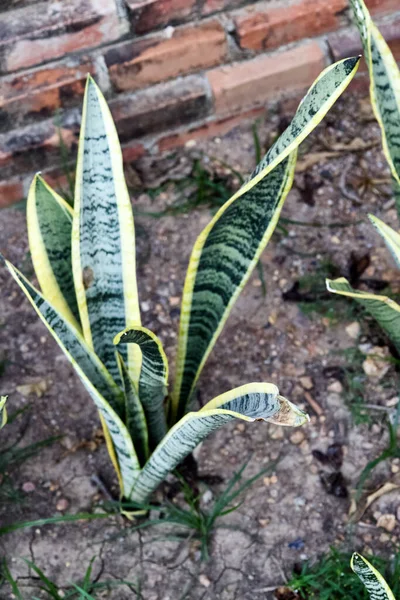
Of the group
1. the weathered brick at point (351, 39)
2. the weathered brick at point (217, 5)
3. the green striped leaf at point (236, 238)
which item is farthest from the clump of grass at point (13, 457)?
the weathered brick at point (351, 39)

_Challenge:_
Render every line of the entries above as a Markdown table with a column n for the row number and a column Line for the text, skipping blank lines and omitting the pictures.

_Response to this task:_
| n | Line |
|---|---|
| 1 | Of the group |
| 2 | 1. the weathered brick at point (351, 39) |
| 3 | 2. the weathered brick at point (217, 5) |
| 4 | 3. the green striped leaf at point (236, 238) |
| 5 | which item is farthest from the clump of grass at point (13, 457)? |
| 6 | the weathered brick at point (351, 39) |